ABOUT THIS EXERCISE
For this exercise, copy exactly the lines below from the one with "common name: mouse" through the one with "class: Aves" and leave out the pictures.

Entries taken from a collection:
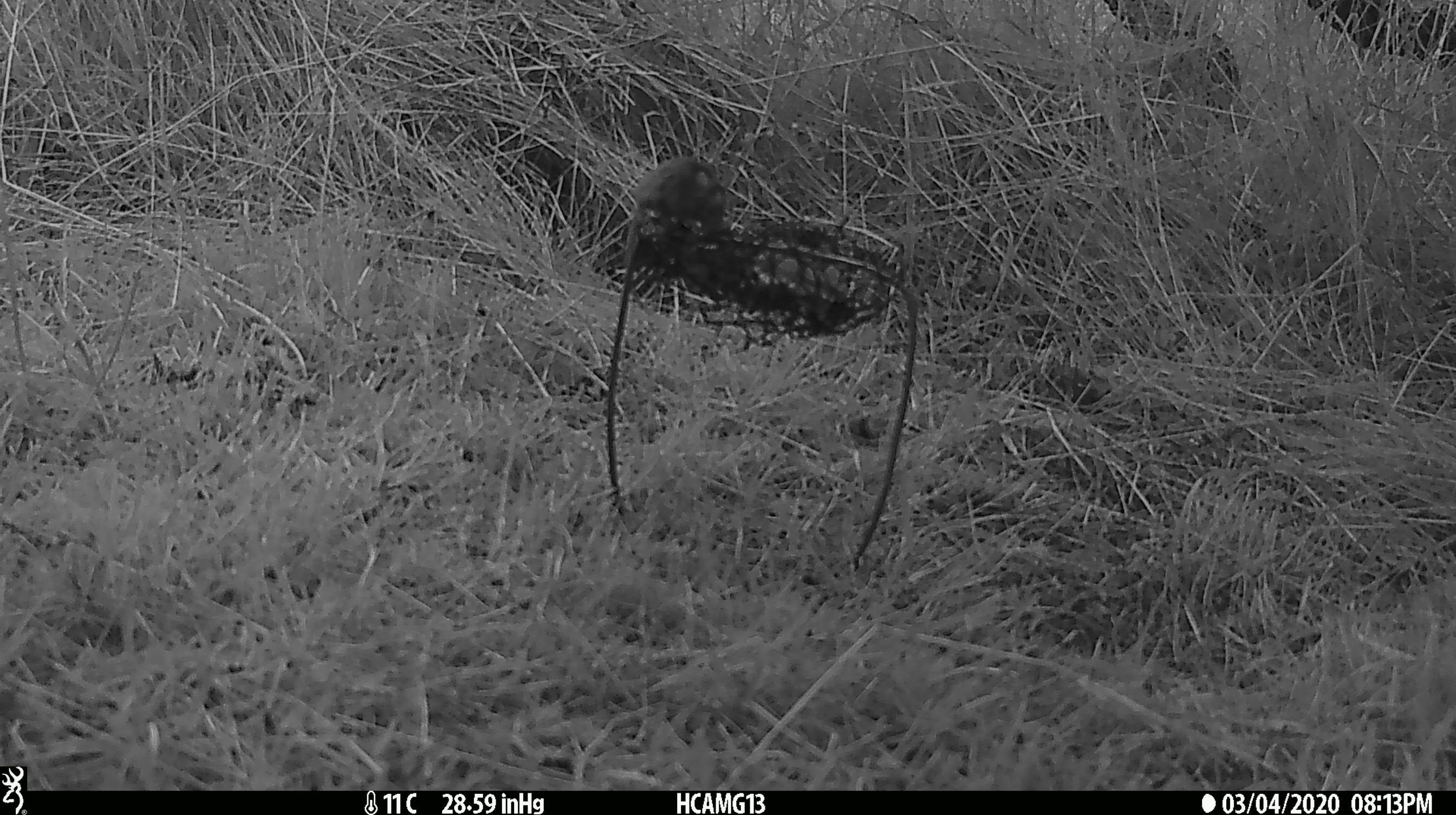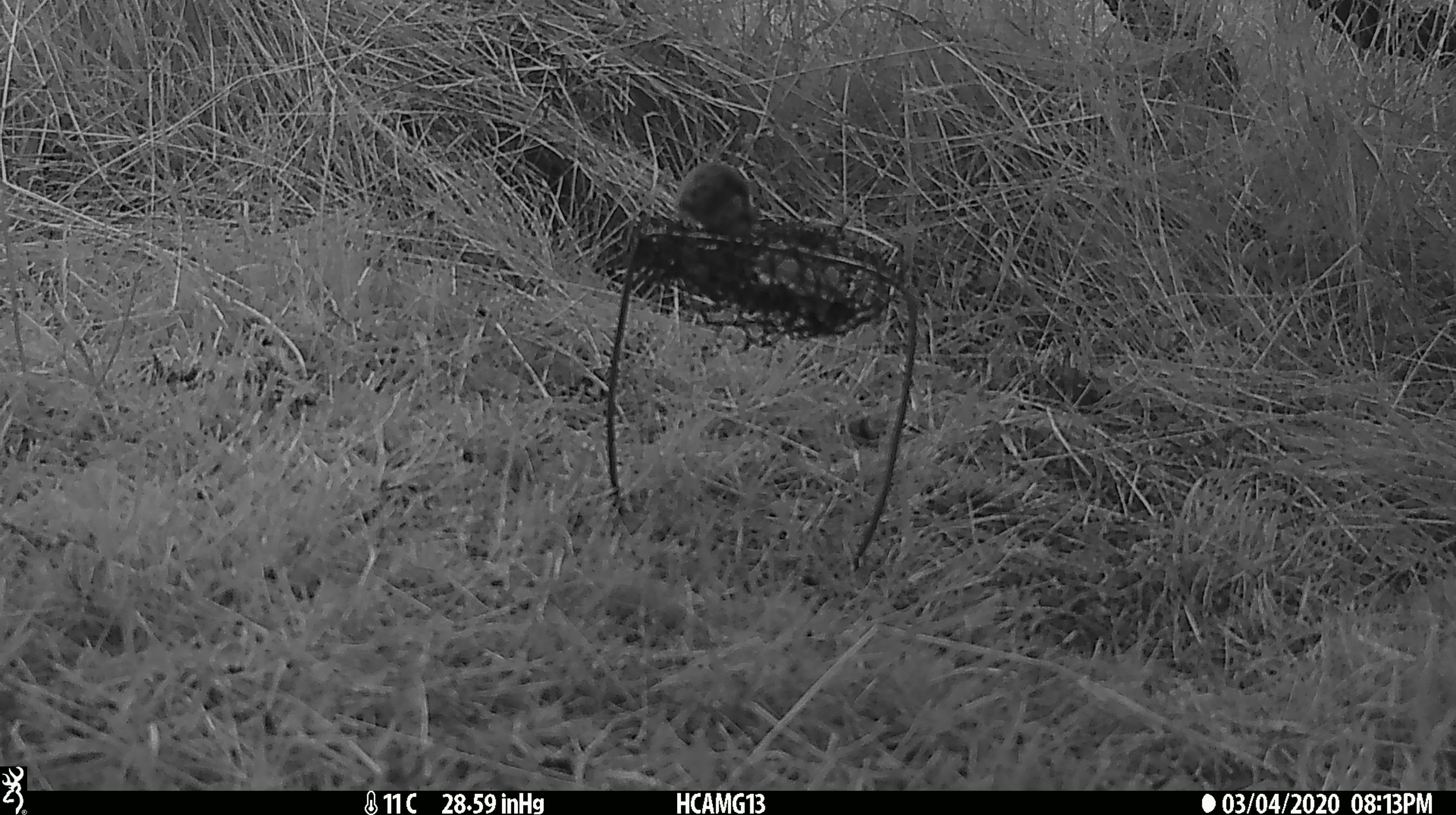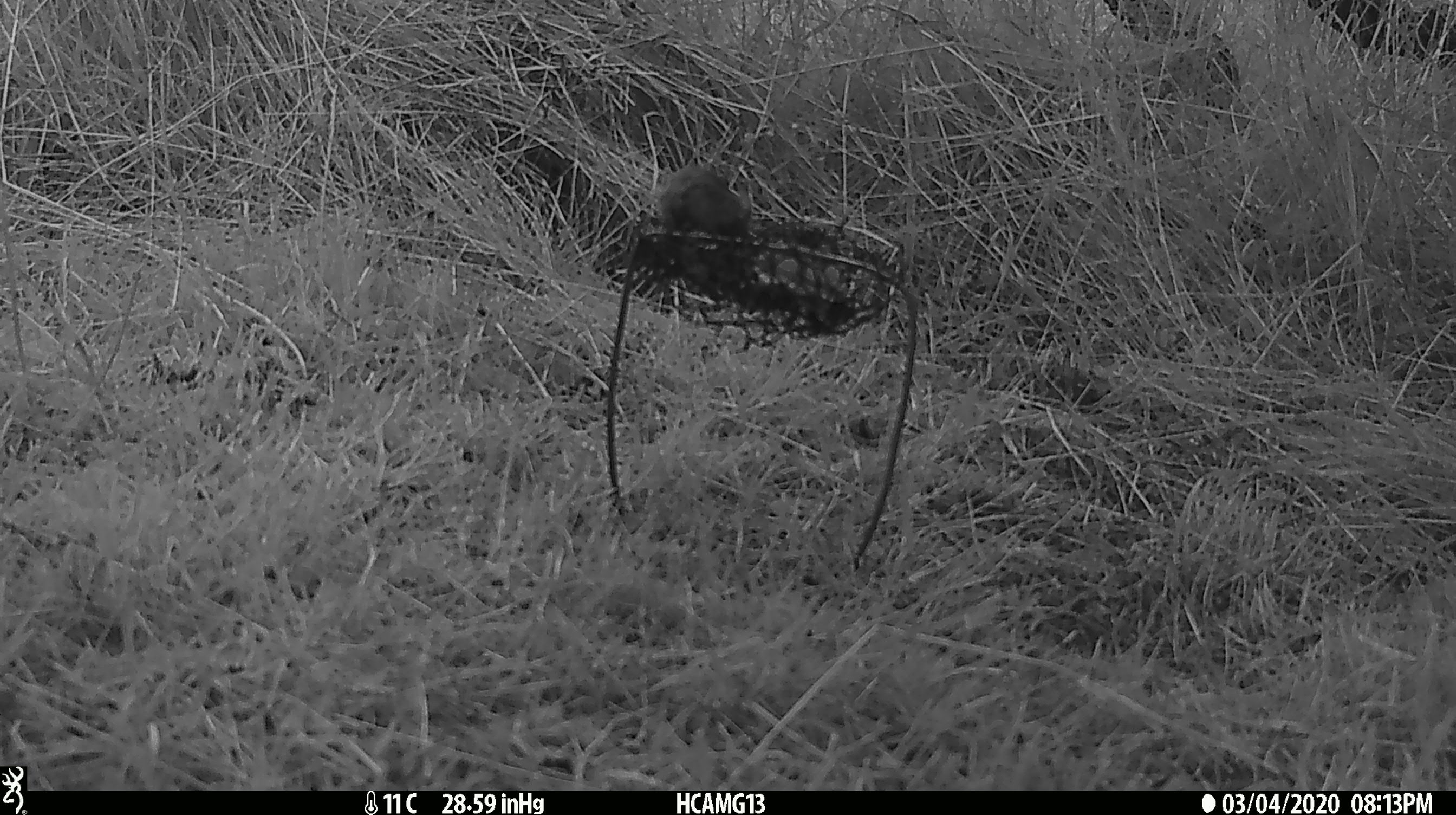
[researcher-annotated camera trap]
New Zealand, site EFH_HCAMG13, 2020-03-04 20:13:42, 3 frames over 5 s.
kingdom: Animalia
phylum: Chordata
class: Mammalia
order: Rodentia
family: Muridae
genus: Mus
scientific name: Mus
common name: mouse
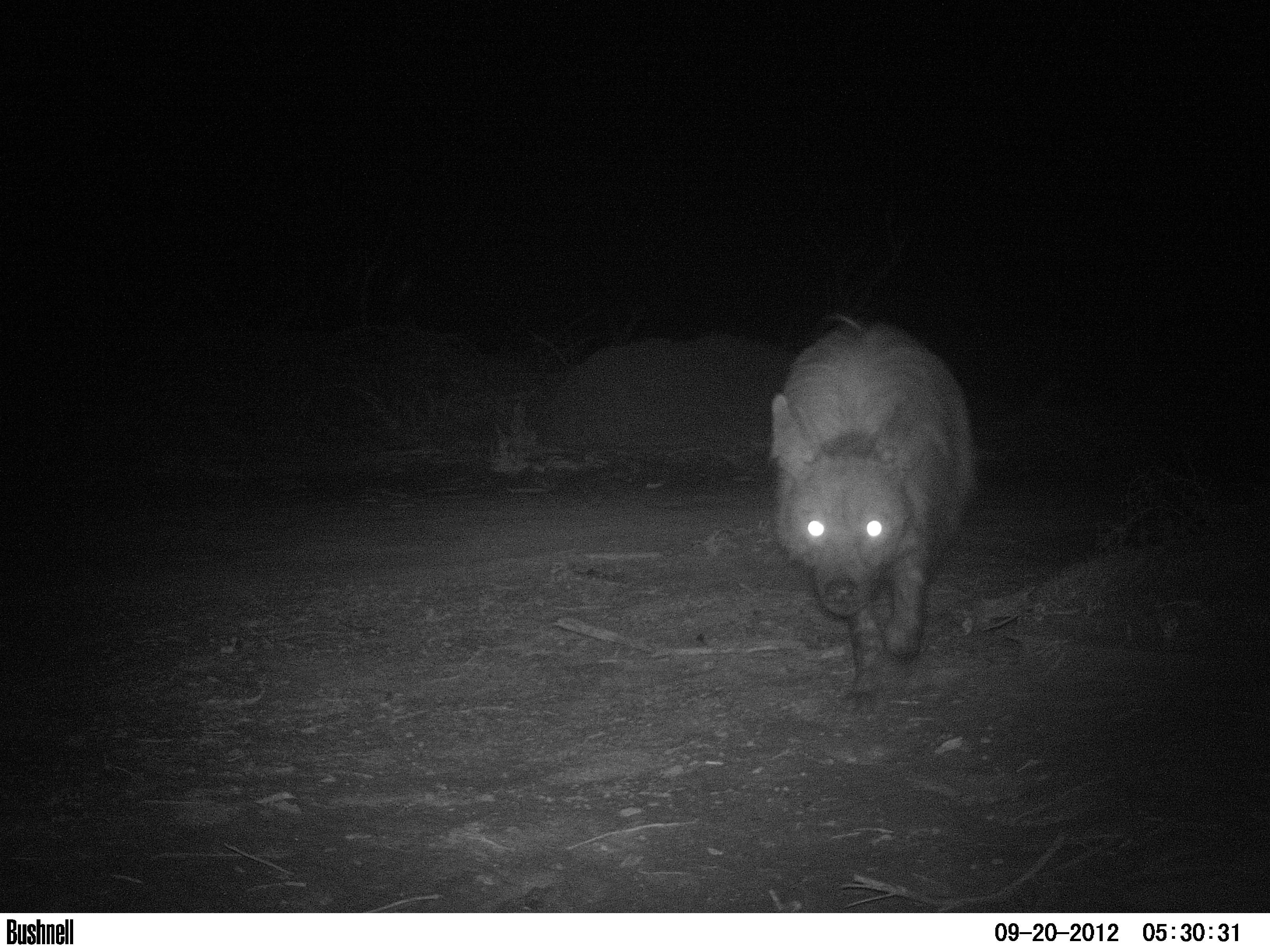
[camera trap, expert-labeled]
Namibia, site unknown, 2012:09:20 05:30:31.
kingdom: Animalia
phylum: Chordata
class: Mammalia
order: Carnivora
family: Hyaenidae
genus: Parahyaena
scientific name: Parahyaena brunnea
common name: brown hyena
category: hyaena brunnea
Hyaena brunnea (brown hyena) (Parahyaena brunnea).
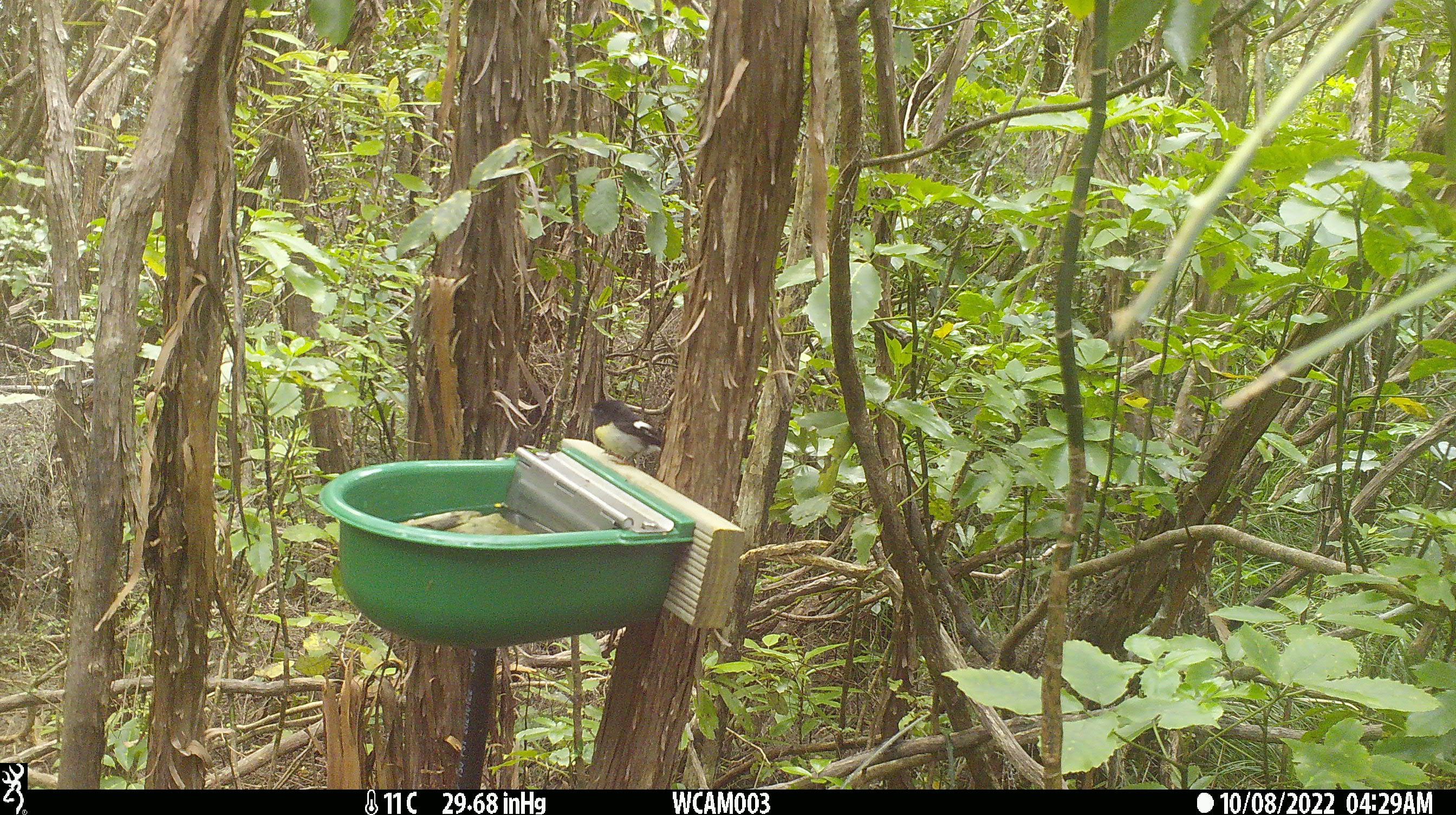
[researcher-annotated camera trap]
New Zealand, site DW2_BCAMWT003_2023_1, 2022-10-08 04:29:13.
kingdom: Animalia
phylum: Chordata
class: Aves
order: Passeriformes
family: Petroicidae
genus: Petroica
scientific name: Petroica macrocephala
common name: tomtit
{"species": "tomtit (Petroica macrocephala)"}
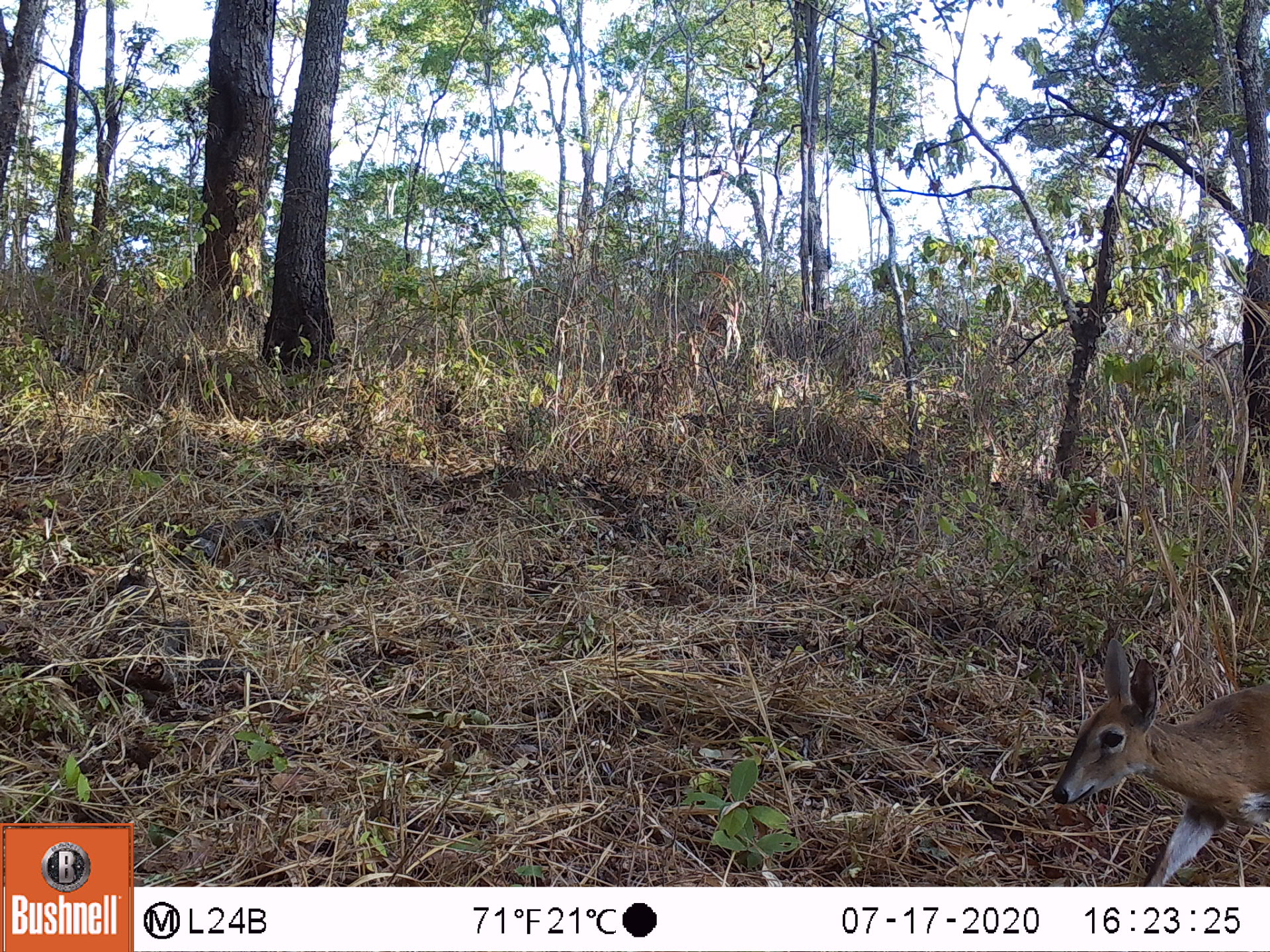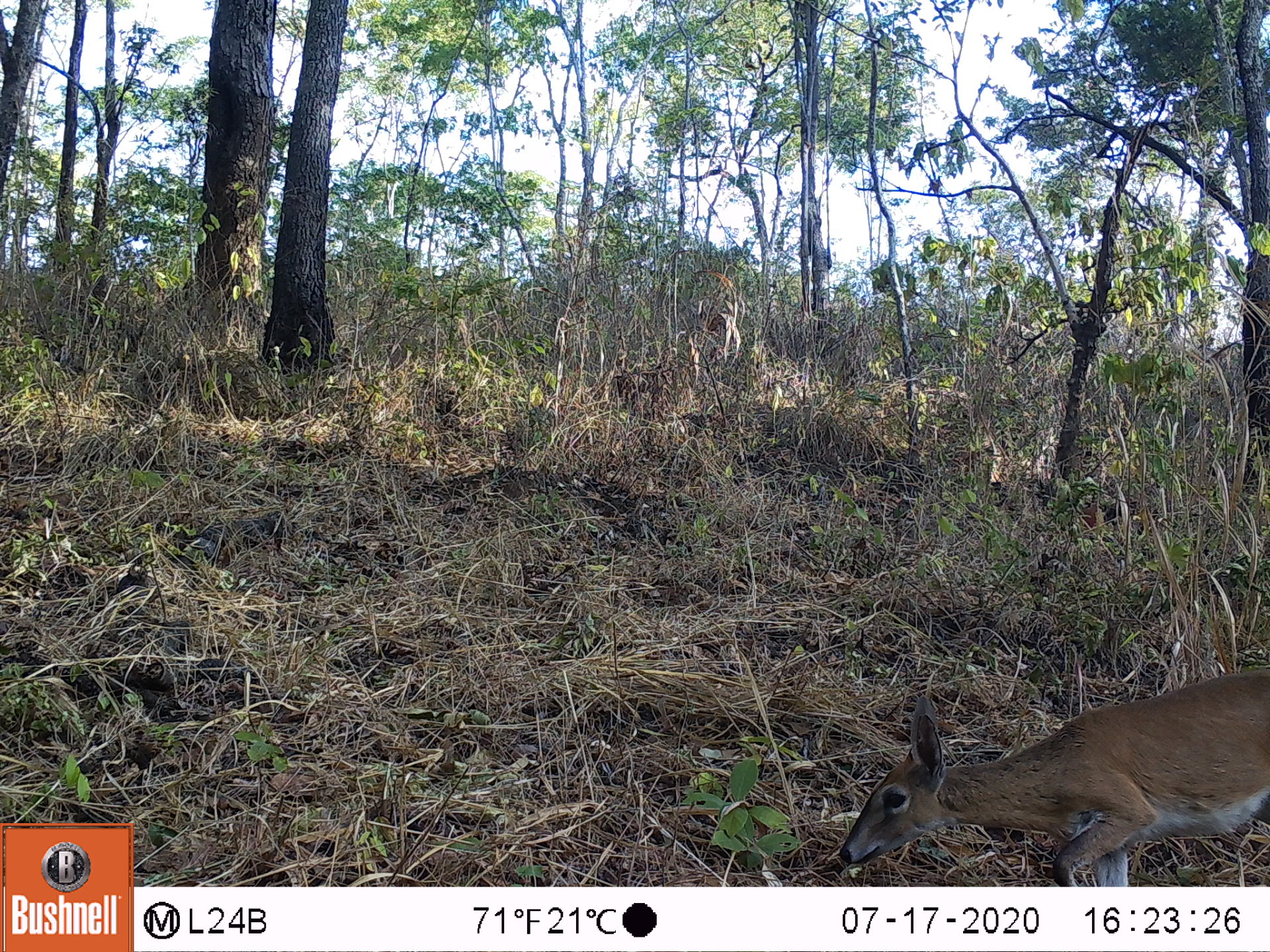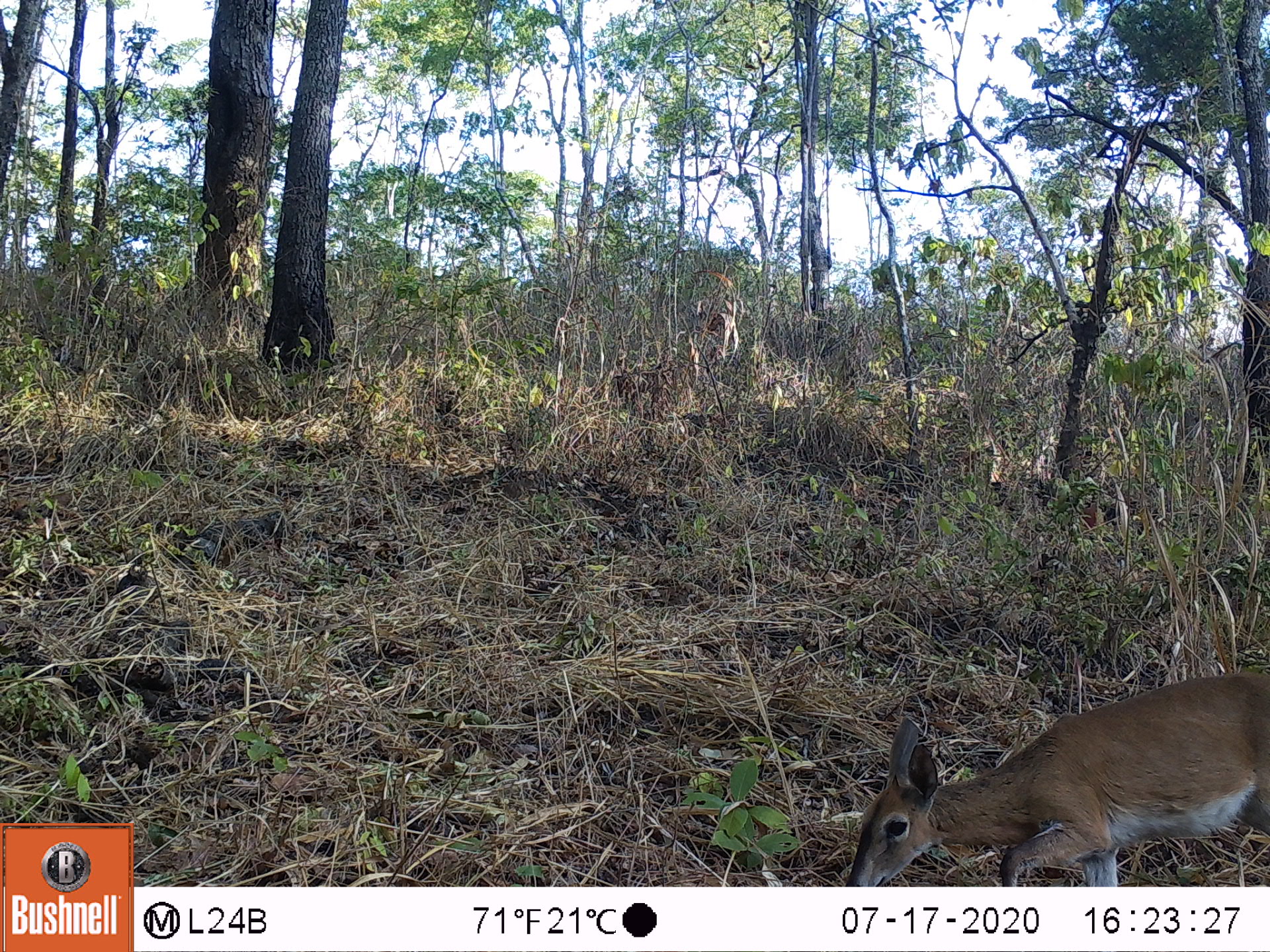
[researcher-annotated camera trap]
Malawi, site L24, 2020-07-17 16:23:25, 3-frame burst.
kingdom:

WRITTEN SOLUTION
common name: mouse
[camera trap, expert-labeled]
Namibia, site unknown, 2012:09:20 05:30:31.
kingdom: Animalia
phylum: Chordata
class: Mammalia
order: Carnivora
family: Hyaenidae
genus: Parahyaena
scientific name: Parahyaena brunnea
common name: brown hyena
category: hyaena brunnea
Hyaena brunnea (brown hyena) (Parahyaena brunnea).
[researcher-annotated camera trap]
New Zealand, site DW2_BCAMWT003_2023_1, 2022-10-08 04:29:13.
kingdom: Animalia
phylum: Chordata
class: Aves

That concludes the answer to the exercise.